• _Exercise brief_:
How many lines in the records below contain the word "when"? State that number and nothing more.
- - -
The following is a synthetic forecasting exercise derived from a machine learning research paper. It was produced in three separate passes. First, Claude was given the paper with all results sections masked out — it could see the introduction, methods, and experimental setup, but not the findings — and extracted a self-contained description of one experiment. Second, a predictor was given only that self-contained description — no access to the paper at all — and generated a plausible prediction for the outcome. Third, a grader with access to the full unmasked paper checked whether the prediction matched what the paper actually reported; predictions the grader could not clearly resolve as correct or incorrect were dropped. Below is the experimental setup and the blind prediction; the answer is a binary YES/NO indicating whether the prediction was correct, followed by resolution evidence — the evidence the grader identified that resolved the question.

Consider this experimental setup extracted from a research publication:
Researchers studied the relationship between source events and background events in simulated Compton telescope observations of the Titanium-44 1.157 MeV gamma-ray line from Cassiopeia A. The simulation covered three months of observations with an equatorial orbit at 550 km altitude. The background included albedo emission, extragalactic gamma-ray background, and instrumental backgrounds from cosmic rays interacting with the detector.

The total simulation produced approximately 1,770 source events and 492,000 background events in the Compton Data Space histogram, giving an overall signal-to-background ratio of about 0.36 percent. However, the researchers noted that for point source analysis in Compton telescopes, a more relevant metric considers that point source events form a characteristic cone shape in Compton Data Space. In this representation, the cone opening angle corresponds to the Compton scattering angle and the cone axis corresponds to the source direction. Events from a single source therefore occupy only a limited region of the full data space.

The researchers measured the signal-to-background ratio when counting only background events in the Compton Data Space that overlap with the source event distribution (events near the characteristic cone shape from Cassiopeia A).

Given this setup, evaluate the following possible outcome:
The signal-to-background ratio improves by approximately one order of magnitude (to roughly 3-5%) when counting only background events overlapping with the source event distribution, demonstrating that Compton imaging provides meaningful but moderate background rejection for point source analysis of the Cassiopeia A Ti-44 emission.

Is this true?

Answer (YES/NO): YES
- - -
• _Finished exercise_:
2